AP-1cFos/JunB/miR-200a regulate the pro-regenerative glial cell response during axolotl spinal cord regeneration

Salamanders have the remarkable ability to functionally regenerate after spinal cord transection. In response to injury, GFAP+ glial cells in the axolotl spinal cord proliferate and migrate to replace the missing neural tube and create a permissive environment for axon regeneration. Molecular pathways that regulate the pro-regenerative axolotl glial cell response are poorly understood. Here we show axolotl glial cells up-regulate AP-1cFos/JunB after injury, which promotes a pro-regenerative glial cell response. Axolotl glial cells directly repress c-Jun expression via up-regulation of miR-200a. Inhibition of miR-200a during regeneration causes defects in axonal regrowth and transcriptomic analysis revealed that miR-200a inhibition leads to differential regulation of genes involved with reactive gliosis, the glial scar, ECM remodeling and axon guidance.

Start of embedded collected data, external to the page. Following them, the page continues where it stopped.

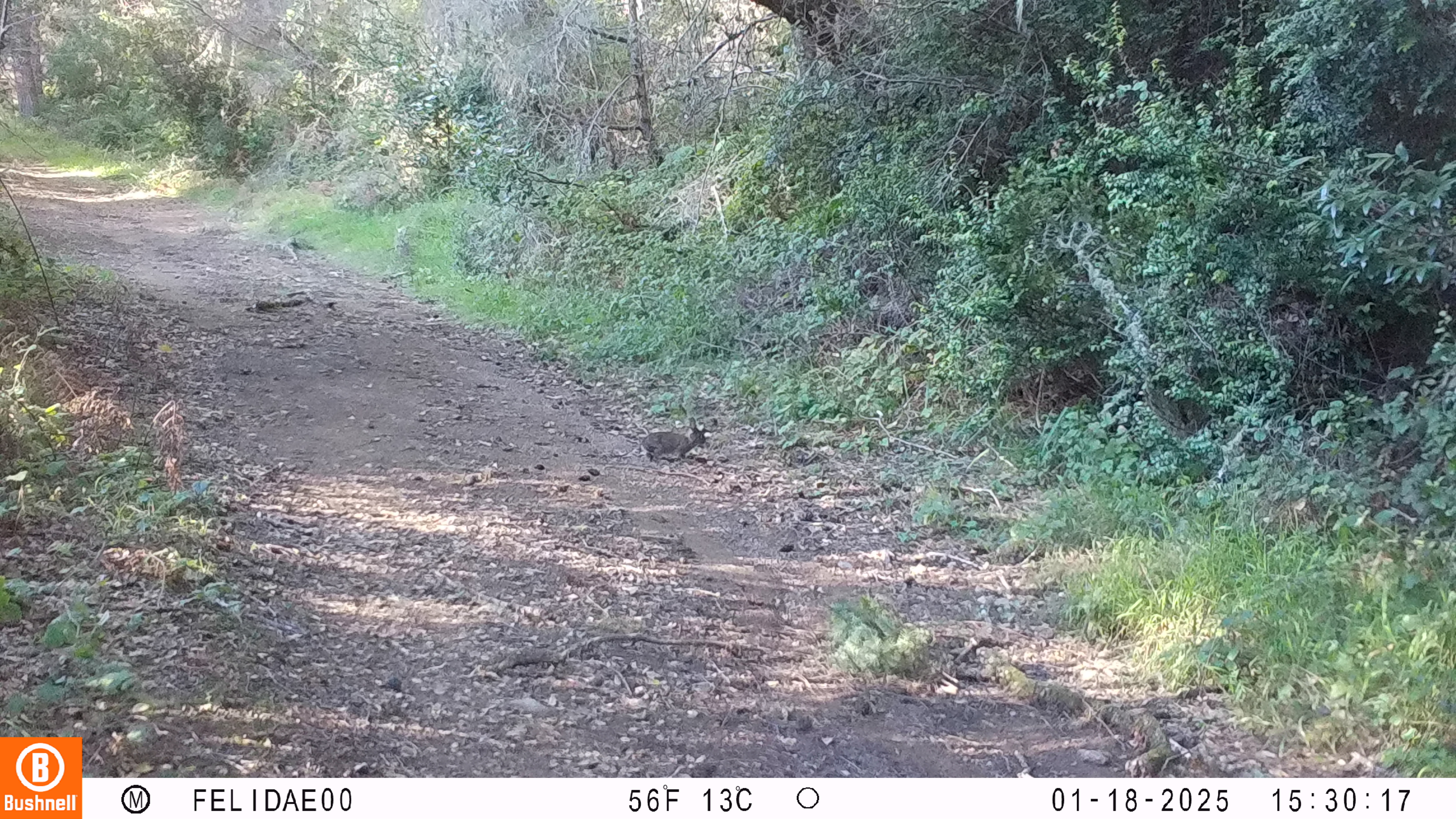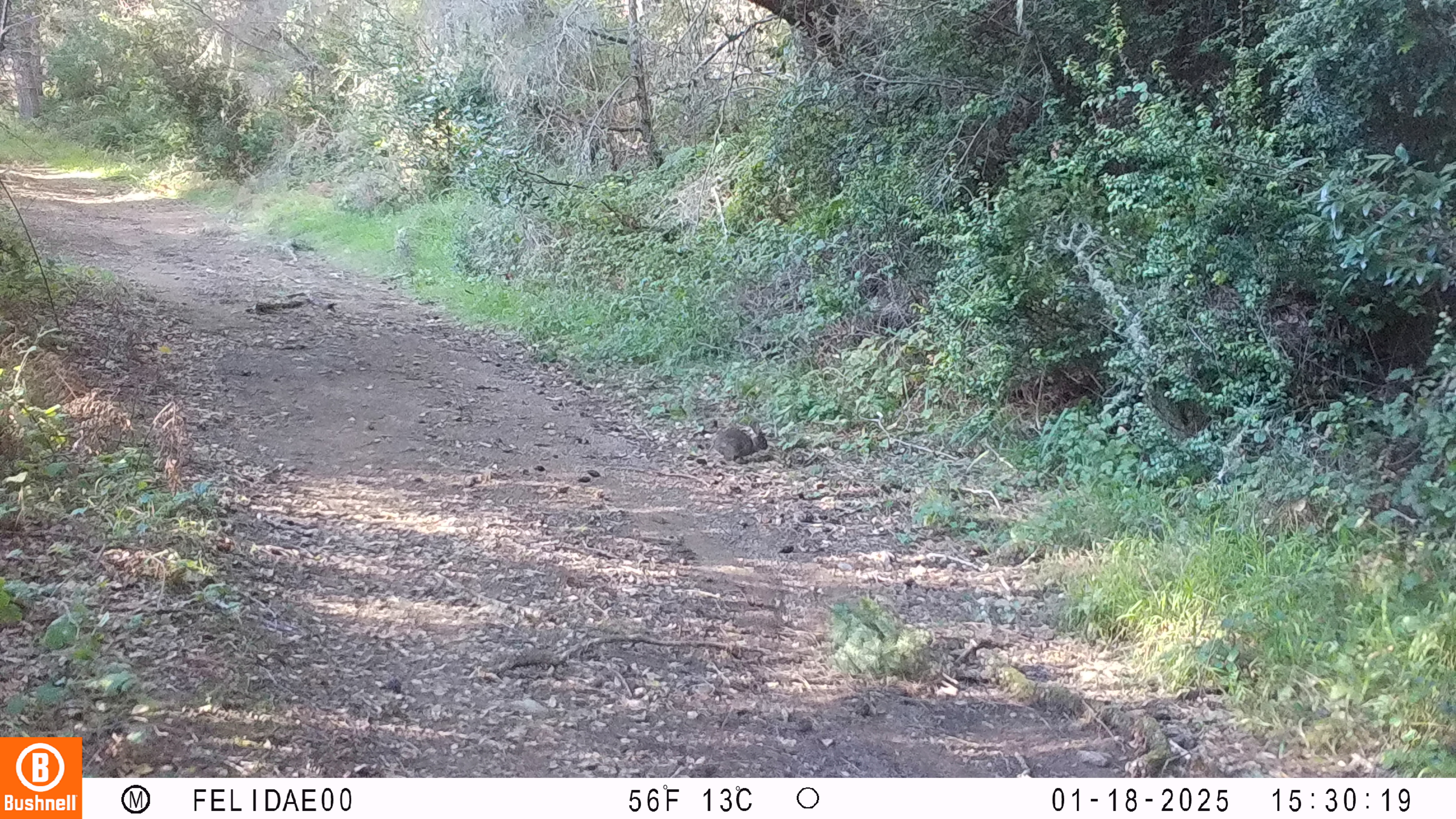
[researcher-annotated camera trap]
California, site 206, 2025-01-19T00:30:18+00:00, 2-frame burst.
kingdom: Animalia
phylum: Chordata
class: Mammalia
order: Lagomorpha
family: Leporidae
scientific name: Leporidae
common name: rabbit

This work identifies a novel role for miR-200a in inhibiting reactive gliosis in glial cell in axolotl during spinal cord regeneration Overall design: All axolotls used in these experiments were bred in the axolotl facility at the University of Minnesota or at the MBL under the IACUC protocols #1710-35242A, #18-49. Axolotls of 2–3 cm were used for all in vivo experiments, and animals were kept in separate containers and fed daily with artemia; water was changed daily. Animals were anesthetized in 0.01% p-amino benzocaine (Sigma) before microinjection was performed.